L’homme d’affaires bien connu Denis Fortier (deuxième à partir de la gauche) s’est éteint à l’âge de 59 ans le 8 octobre des suites d’un cancer du côlon diagnostiqué il y a quatre ans.

Célébrer un « gars de l’Est »

Un dernier adieu sera célébré samedi pour un « gars de l’Est ». Les funérailles de Denis Fortier se tiendront à 14 h samedi à la cathédrale Saint-Michel de Sherbrooke.

L’homme d’affaires bien connu Denis Fortier s’est éteint à l’âge de 59 ans le 8 octobre des suites d’un cancer du côlon diagnostiqué il y a quatre ans. Avec son frère Luc, il dirigeait la Boulangerie Georges depuis 39 ans.

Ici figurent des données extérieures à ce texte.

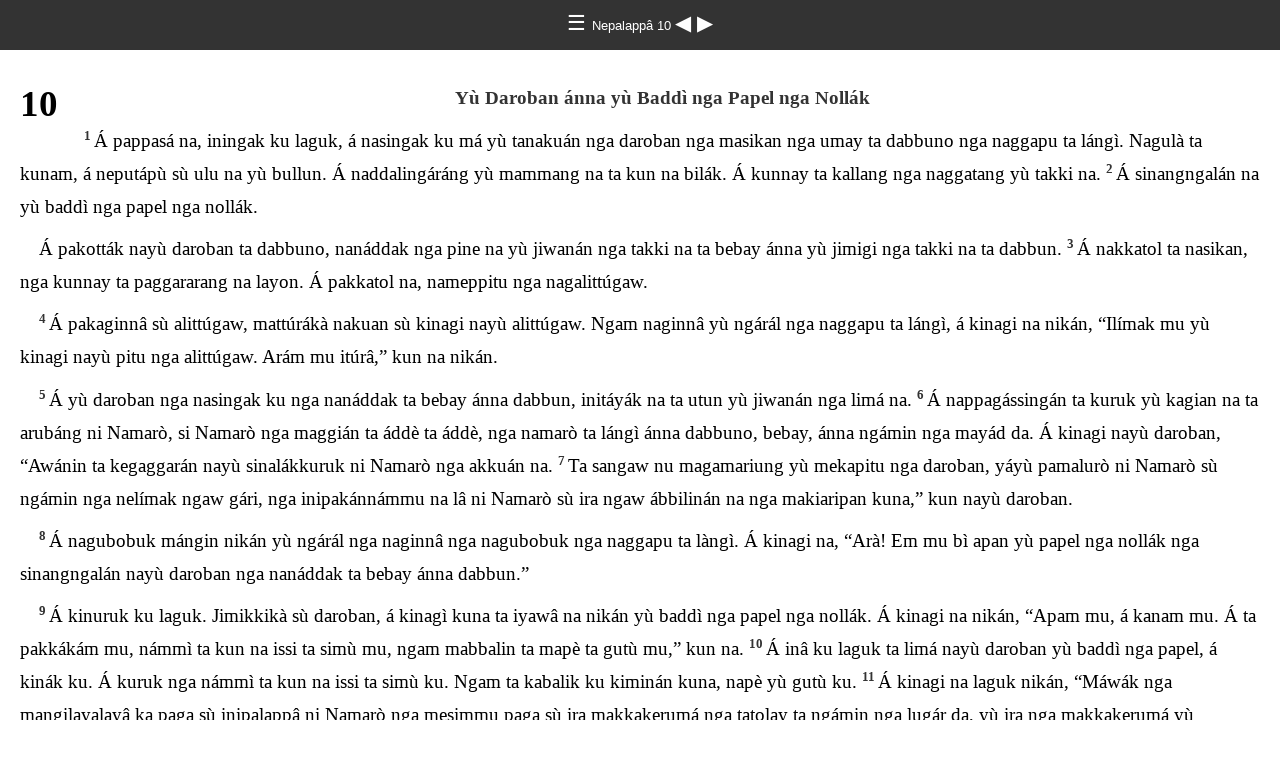

--- FILE ---
content_type: text/html
request_url: https://ebible.org/study/content/texts/att/RV10.html
body_size: 1471
content:
<!DOCTYPE html>
<html><head><meta charset='UTF-8' />
<meta name='viewport' content='width=device-width, initial-scale=1.0, user-scalable=no' />
<title>Yù bilin ni Namarò nga meyannung kâ Apu Kesu Kiristu: Yù bagu nga tarátu ni Namarò sù ira nga mangikatalà kâ Apu Kesu Kiristu Nepalappâ 10</title>
<link href='latin.css' rel='stylesheet' />
<link href='fallback.css' rel='stylesheet' />
</head><body dir='ltr' class='section-document'>
<div class='header'><div class='nav'>
<a class='home' href='index.html'> &#9776; </a><a class='location latin' href='RV.html'> Nepalappâ 10 </a>
<a class='prev' href='RV9.html'> &#9664; </a>
<a class='next' href='RV11.html'> &#9654; </a>
</div></div>
<div class='chapter section RV10 att RV latin' dir='ltr' data-id='RV10' data-nextid='RV11' data-previd='RV9' lang='att'> 

<div class='c'>10</div>
<div class='s'>Yù Daroban ánna yù Baddì nga Papel nga Nollák </div> 
<div class='p'>
<span class='v RV10_1' data-id='RV10_1'><span class='verse1 v-num v-1'>1&#160;</span>Á pappasá na, iningak ku laguk, á nasingak ku má yù tanakuán nga daroban nga masikan nga umay ta dabbuno nga naggapu ta lángì. Nagulà ta kunam, á neputápù sù ulu na yù bullun. Á naddalingáráng yù mammang na ta kun na bilák. Á kunnay ta kallang nga naggatang yù takki na. </span> 
<span class='v RV10_2' data-id='RV10_2'><span class='v-num v-2'>2&#160;</span>Á sinangngalán na yù baddì nga papel nga nollák.  </span></div>
<div class='p'>
<span class='v RV10_2' data-id='RV10_2'>Á pakották nayù daroban ta dabbuno, nanáddak nga pine na yù jiwanán nga takki na ta bebay ánna yù jimigi nga takki na ta dabbun. </span> 
<span class='v RV10_3' data-id='RV10_3'><span class='v-num v-3'>3&#160;</span>Á nakkatol ta nasikan, nga kunnay ta paggararang na layon. Á pakkatol na, nameppitu nga nagalittúgaw. </span>  </div>
<div class='p'>
<span class='v RV10_4' data-id='RV10_4'><span class='v-num v-4'>4&#160;</span>Á pakaginnâ sù alittúgaw, mattúrákà nakuan sù kinagi nayù alittúgaw. Ngam naginnâ yù ngárál nga naggapu ta lángì, á kinagi na nikán, “Ilímak mu yù kinagi nayù pitu nga alittúgaw. Arám mu itúrâ,” kun na nikán. </span>  </div>
<div class='p'>
<span class='v RV10_5' data-id='RV10_5'><span class='v-num v-5'>5&#160;</span>Á yù daroban nga nasingak ku nga nanáddak ta bebay ánna dabbun, initáyák na ta utun yù jiwanán nga limá na. </span> 
<span class='v RV10_6' data-id='RV10_6'><span class='v-num v-6'>6&#160;</span>Á nappagássingán ta kuruk yù kagian na ta arubáng ni Namarò, si Namarò nga maggián ta áddè ta áddè, nga namarò ta lángì ánna dabbuno, bebay, ánna ngámin nga mayád da. Á kinagi nayù daroban, “Awánin ta kegaggarán nayù sinalákkuruk ni Namarò nga akkuán na. </span> 
<span class='v RV10_7' data-id='RV10_7'><span class='v-num v-7'>7&#160;</span>Ta sangaw nu magamariung yù mekapitu nga daroban, yáyù pamalurò ni Namarò sù ngámin nga nelímak ngaw gári, nga inipakánnámmu na lâ ni Namarò sù ira ngaw ábbilinán na nga makiaripan kuna,” kun nayù daroban. </span>  </div>
<div class='p'>
<span class='v RV10_8' data-id='RV10_8'><span class='v-num v-8'>8&#160;</span>Á nagubobuk mángin nikán yù ngárál nga naginnâ nga nagubobuk nga naggapu ta làngì. Á kinagi na, “Arà! Em mu bì apan yù papel nga nollák nga sinangngalán nayù daroban nga nanáddak ta bebay ánna dabbun.” </span>  </div>
<div class='p'>
<span class='v RV10_9' data-id='RV10_9'><span class='v-num v-9'>9&#160;</span>Á kinuruk ku laguk. Jimikkikà sù daroban, á kinagì kuna ta iyawâ na nikán yù baddì nga papel nga nollák. Á kinagi na nikán, “Apam mu, á kanam mu. Á ta pakkákám mu, námmì ta kun na issi ta simù mu, ngam mabbalin ta mapè ta gutù mu,” kun na. </span> 
<span class='v RV10_10' data-id='RV10_10'><span class='v-num v-10'>10&#160;</span>Á inâ ku laguk ta limá nayù daroban yù baddì nga papel, á kinák ku. Á kuruk nga námmì ta kun na issi ta simù ku. Ngam ta kabalik ku kiminán kuna, napè yù gutù ku. </span> 
<span class='v RV10_11' data-id='RV10_11'><span class='v-num v-11'>11&#160;</span>Á kinagi na laguk nikán, “Máwák nga mangilayalayâ ka paga sù inipalappâ ni Namarò nga mesimmu paga sù ira makkakerumá nga tatolay ta ngámin nga lugár da, yù ira nga makkakerumá yù ággubobuk da ánna yù ira patul da.” </span>  </div></div>
<div class='footnotes'>

</div>
<div class='footer'><div class='nav'>
<a class='prev' href='RV9.html'>&#9664;</a>
<a class='home' href='index.html'>&#9776;</a>
<a class='next' href='RV11.html'>&#9654;</a>
</div></div>
</body></html>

« C’était un gars très impliqué dans son milieu et c’était un gars de l’Est, explique Serge Roy, son ami de longue date. Tout se passait dans l’est, la boulangerie, le Phœnix, le Festival de tradition du monde, le Pif. Quand on faisait quelque chose, si on pouvait le faire dans l’Est on ne le faisait pas ailleurs. »

« C’était quelqu’un de très exigeant et très performant, mais quand il avait son résultat, c’était le gars le plus généreux, ajoute M. Roy. C’était un joueur de tours, toujours positivement. »

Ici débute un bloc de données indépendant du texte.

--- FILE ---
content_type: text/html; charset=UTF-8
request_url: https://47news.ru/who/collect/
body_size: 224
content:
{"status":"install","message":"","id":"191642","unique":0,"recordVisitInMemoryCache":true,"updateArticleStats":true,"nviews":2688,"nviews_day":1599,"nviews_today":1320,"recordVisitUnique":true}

Denis Fortier avait quatre enfants, Marc-André, Gabriel, Geneviève et Marie-Josée Fortier.

« C’était un homme bon, généreux et très travaillant, souligne Marie-Josée Fortier. Je n’ai jamais pensé qu’il allait être malade et décéder à 59 ans. Je pensais qu’il allait profiter de la vie le plus possible. La vie en a décidé autrement. On n’était pas prêt à le perdre. »

« Je disais toujours qu’il avait cinq bébés, ses quatre enfants et la boulangerie, lance-t-elle avec le sourire. On ne pouvait jamais sortir le père de la boulangerie. Il a travaillé jusqu’à la toute fin et je pense que ça l’a maintenu en vie plus longtemps. C’était beau de le voir aller là-dedans. »

Sous la gouverne de Denis et Luc Fortier, la Boulangerie Georges a pris de l’expansion à plusieurs reprises. Aujourd’hui, l’entreprise produit en moyenne 70 000 pains par semaine pour un total de plus de 3 millions de pains par année et emploie 45 personnes.

Une « fourmi atomique »

« C’était comme une fourmi atomique. Il était intense et bourré d’énergie, retient Charles Pelletier, un ami de longue date. Quand il rentrait dans ta vie, c’était comme un typhon. Je relisais les messages textes des cinq dernières années. Ça m’a fait rire et pleurer. On était comme des adolescents. » 

D’autres proches rejoints par La Tribune ont tenu des propos semblables.